### ELENCO ATTIVITÀ
[1] Traduci in inglese questa frase del brano sulla nicotina: "Stando a quanto suggerito da studi realizzati in precedenza, la dipendenza causata dalla nicotina è data dal legame della sostanza con alcuni particolari recettori del cervello, all’interno di un processo in grado di attivare il circuito della ricompensa."
[2] Copia il brano sulla nicotina parola per parola, a partire da "Recettori sensibili alla" e fino a "dipendenza dalla nicotina.".
[3] Prosegui il brano sui recettori sensibili alla nicotina dal punto in cui si interrompe.

### ESTRATTO
┌──
Recettori sensibili alla nicotina

Stando a quanto suggerito da studi realizzati in precedenza, la dipendenza causata dalla nicotina è data dal legame della sostanza con alcuni particolari recettori del cervello, all’interno di un processo in grado di attivare il circuito della ricompensa. Questi sensori, formati da cinque diversi componenti, sono dunque in grado di stimolare il consumo del tabacco: tuttavia, alcuni recenti lavori hanno dimostrato che una mutazione di uno di questi elementi, il gene CHRNA5, corrisponde a un rischio maggiore di sviluppare la dipendenza dalla nicotina.
└──
Dati di origine:
┌──
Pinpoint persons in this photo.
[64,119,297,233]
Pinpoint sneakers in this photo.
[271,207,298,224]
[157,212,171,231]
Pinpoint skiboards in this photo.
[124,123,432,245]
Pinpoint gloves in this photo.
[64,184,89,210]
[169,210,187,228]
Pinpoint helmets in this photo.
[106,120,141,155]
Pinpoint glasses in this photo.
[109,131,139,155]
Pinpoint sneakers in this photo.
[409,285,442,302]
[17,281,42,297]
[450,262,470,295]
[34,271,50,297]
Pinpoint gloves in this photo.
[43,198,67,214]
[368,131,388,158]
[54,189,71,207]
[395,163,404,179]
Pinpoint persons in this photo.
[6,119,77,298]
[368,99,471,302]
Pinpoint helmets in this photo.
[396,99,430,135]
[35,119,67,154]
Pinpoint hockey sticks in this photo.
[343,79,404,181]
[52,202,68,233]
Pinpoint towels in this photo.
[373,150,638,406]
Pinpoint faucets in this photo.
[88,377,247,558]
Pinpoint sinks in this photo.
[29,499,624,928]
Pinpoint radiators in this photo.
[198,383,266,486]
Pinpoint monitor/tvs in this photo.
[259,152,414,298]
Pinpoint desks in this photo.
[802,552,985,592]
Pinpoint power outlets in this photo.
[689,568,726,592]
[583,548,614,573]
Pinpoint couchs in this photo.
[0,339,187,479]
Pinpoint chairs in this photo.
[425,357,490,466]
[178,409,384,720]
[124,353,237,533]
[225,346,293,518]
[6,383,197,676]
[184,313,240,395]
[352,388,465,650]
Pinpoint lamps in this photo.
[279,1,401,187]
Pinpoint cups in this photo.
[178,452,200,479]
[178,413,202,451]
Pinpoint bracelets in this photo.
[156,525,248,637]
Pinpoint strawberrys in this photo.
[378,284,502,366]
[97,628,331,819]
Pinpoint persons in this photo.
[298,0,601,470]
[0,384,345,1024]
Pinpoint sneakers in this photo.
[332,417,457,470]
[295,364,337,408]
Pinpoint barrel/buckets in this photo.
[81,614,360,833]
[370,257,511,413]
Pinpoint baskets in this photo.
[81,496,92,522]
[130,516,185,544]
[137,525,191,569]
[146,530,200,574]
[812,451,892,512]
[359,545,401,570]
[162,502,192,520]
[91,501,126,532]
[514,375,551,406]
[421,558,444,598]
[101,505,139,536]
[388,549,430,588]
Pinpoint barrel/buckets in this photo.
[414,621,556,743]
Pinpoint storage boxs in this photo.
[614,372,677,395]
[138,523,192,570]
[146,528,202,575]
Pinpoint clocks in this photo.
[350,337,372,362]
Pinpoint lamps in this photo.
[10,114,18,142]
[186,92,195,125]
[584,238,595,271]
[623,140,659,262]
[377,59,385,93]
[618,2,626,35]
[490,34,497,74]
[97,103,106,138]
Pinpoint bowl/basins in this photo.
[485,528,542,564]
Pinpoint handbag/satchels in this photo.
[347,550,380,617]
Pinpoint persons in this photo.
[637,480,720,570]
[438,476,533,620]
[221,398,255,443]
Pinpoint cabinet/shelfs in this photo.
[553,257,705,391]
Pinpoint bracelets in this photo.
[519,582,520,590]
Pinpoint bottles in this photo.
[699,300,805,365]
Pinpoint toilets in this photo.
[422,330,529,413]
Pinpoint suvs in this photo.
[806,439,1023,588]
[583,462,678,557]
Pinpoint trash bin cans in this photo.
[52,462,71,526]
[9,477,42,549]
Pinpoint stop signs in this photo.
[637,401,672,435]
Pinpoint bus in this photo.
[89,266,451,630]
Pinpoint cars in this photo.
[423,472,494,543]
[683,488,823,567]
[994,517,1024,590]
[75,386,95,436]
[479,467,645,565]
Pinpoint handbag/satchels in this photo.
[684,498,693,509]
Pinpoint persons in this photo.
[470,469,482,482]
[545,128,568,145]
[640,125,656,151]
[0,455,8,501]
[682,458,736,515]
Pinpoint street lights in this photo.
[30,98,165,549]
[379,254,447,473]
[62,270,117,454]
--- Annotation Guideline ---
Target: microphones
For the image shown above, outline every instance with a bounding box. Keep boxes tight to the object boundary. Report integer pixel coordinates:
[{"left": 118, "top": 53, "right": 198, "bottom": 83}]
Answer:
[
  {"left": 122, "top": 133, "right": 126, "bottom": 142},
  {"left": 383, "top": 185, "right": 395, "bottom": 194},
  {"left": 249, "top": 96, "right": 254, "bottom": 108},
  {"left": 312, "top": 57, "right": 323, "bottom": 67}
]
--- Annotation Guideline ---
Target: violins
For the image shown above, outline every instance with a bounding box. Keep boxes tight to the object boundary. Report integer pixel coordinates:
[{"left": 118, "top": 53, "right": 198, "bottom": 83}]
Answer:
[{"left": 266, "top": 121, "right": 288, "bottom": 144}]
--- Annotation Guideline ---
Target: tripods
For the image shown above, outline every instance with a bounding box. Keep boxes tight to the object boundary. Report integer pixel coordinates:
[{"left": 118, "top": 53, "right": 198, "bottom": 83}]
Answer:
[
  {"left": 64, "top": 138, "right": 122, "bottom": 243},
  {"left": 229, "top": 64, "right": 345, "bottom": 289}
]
└──
### RISPOSTE IN ORDINE
[1] According to what earlier studies have suggested, nicotine addiction is caused by the substance binding to certain specific receptors in the brain, in a process that can activate the reward circuit.

[2]
Recettori sensibili alla nicotina

Stando a quanto suggerito da studi realizzati in precedenza, la dipendenza causata dalla nicotina è data dal legame della sostanza con alcuni particolari recettori del cervello, all’interno di un processo in grado di attivare il circuito della ricompensa. Questi sensori, formati da cinque diversi componenti, sono dunque in grado di stimolare il consumo del tabacco: tuttavia, alcuni recenti lavori hanno dimostrato che una mutazione di uno di questi elementi, il gene CHRNA5, corrisponde a un rischio maggiore di sviluppare la dipendenza dalla nicotina.

[3]
Gli effetti della mutazione genetica

Incuriositi dai precedenti risultati, riferiti oltretutto a una mutazione genetica comune al 35% della popolazione in Europa, il team dell’istituto parigino ha voluto vederci più chiaro. Ancora una volta, sono stati i topi a rappresentare l’oggetto di studio per giungere a conclusioni preziose per l’essere umano. Introducendo infatti la mutazione del gene CHRNA5 negli animali, i ricercatori hanno potuto notare un consumo di dosi maggiori di nicotina, unito inoltre ad una maggiore tendenza a riprendere l’abitudine dopo averla lasciata. Quest’ultimo effetto, in particolare, è stato associato a una minore attività dei neuroni in una zona cerebrale particolarmente ricca di recettori della nicotina. Ecco perché, secondo Uwe Maskos, tra gli autori del lavoro, “un farmaco capace di aumentare l’attività della componente dei recettori del tabacco codificata dal gene mutato potrebbe ridurre il consumo della sostanza così come il rischio di eventuali ricadute”.